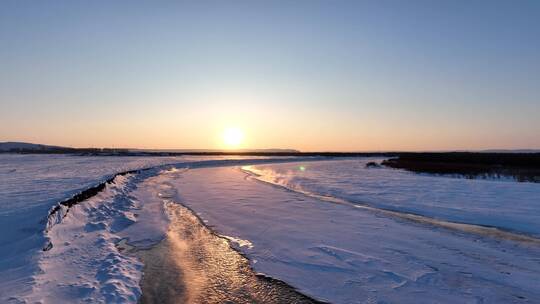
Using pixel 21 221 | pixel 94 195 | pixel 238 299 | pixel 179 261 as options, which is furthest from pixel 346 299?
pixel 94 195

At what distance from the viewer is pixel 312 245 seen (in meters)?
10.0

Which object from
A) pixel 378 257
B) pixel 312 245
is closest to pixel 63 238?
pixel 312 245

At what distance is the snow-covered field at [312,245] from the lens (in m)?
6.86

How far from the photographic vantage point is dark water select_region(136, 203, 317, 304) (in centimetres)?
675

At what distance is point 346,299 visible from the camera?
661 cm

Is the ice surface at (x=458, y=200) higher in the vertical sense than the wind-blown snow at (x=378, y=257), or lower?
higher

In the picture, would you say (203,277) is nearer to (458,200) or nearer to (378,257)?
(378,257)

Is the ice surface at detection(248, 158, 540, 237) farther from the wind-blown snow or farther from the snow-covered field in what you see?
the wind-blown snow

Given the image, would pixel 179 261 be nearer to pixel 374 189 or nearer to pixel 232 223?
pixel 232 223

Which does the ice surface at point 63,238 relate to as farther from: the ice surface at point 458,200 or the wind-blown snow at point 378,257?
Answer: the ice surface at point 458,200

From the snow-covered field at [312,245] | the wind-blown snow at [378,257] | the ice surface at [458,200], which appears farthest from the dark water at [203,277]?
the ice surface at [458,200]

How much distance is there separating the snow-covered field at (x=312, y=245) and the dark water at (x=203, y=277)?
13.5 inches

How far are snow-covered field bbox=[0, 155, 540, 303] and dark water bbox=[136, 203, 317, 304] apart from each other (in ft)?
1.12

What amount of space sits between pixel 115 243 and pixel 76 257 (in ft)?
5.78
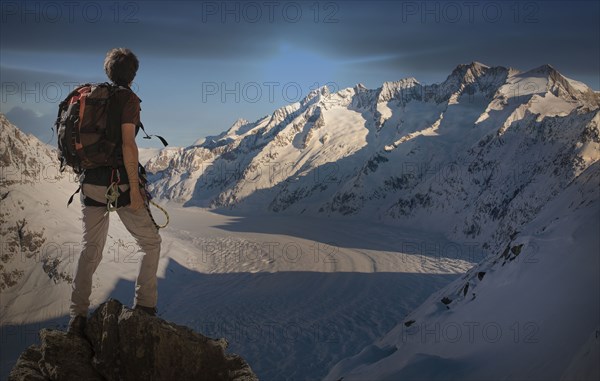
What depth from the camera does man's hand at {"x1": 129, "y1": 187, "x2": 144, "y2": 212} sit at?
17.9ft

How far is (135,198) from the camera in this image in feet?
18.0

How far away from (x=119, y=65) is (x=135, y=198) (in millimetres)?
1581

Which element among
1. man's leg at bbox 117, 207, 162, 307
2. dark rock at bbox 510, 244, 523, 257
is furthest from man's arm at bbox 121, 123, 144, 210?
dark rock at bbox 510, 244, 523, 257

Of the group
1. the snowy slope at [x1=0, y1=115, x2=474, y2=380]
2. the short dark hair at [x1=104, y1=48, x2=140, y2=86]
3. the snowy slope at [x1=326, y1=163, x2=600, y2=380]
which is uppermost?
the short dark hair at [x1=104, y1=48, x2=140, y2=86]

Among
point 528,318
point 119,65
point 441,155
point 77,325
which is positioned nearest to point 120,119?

.....

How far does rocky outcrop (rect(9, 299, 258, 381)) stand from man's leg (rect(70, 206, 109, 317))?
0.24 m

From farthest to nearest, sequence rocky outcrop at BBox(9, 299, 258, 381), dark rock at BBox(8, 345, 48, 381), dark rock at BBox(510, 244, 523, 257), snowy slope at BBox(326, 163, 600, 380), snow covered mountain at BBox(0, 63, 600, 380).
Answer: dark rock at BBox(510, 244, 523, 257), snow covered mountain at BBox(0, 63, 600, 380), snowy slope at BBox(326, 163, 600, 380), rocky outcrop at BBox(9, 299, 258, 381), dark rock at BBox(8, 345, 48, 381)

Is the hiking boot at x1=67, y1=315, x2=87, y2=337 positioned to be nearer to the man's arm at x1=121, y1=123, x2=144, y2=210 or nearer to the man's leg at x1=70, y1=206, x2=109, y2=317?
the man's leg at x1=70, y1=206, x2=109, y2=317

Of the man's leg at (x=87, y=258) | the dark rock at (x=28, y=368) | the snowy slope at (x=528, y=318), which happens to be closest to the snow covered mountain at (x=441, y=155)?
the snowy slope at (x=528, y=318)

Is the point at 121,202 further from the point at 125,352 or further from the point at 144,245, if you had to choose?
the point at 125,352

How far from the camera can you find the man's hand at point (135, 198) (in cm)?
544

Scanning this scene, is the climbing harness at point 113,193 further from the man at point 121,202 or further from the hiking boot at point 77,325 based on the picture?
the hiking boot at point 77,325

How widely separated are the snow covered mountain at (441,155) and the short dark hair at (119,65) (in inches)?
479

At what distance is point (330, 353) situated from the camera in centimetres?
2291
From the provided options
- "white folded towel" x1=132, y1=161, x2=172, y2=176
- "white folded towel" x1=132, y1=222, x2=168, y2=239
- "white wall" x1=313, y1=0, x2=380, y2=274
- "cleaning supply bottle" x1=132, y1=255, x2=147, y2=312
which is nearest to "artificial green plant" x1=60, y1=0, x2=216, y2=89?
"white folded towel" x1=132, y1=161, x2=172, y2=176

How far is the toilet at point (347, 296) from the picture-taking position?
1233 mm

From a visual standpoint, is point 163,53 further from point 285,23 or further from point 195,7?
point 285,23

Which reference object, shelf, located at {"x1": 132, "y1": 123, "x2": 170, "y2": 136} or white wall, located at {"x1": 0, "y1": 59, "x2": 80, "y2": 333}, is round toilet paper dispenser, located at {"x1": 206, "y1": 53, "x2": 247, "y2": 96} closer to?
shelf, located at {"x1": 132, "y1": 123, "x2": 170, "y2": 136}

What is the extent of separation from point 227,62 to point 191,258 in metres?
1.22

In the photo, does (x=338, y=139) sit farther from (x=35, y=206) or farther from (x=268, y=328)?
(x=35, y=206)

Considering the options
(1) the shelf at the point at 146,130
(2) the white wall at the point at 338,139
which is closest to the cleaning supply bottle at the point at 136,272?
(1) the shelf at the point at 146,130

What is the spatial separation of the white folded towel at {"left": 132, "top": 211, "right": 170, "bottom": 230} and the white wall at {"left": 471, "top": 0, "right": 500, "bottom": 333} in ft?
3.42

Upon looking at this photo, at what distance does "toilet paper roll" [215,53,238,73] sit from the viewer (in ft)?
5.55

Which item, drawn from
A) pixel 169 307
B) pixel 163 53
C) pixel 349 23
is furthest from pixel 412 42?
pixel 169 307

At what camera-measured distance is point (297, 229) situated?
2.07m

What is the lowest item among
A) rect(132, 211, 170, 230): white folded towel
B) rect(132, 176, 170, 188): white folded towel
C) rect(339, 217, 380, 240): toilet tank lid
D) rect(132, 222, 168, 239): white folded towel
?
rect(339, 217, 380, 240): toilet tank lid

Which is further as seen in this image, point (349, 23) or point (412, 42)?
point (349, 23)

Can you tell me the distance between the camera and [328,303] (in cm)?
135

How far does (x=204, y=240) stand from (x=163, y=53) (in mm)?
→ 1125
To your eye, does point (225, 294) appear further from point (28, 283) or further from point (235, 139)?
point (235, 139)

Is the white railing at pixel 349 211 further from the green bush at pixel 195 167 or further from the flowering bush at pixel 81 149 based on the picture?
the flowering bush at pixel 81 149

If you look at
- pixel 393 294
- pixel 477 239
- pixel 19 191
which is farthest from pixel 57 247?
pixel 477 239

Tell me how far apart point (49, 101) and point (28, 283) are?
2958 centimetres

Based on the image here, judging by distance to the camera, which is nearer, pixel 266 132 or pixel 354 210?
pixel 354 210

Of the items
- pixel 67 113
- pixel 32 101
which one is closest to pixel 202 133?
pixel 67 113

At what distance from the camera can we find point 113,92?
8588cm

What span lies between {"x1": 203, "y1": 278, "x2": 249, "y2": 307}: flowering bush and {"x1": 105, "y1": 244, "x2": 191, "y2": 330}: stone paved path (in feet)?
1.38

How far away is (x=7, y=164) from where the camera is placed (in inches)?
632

.....

:: Short problem ::
Return every line in the rows above that contains the string "rect", matching case exactly.

:: The answer ::
How far does rocky outcrop (rect(9, 299, 258, 381)) stand from man's leg (rect(70, 206, 109, 317))?
A) rect(132, 211, 170, 230): white folded towel
B) rect(132, 176, 170, 188): white folded towel
C) rect(339, 217, 380, 240): toilet tank lid
D) rect(132, 222, 168, 239): white folded towel
rect(339, 217, 380, 240): toilet tank lid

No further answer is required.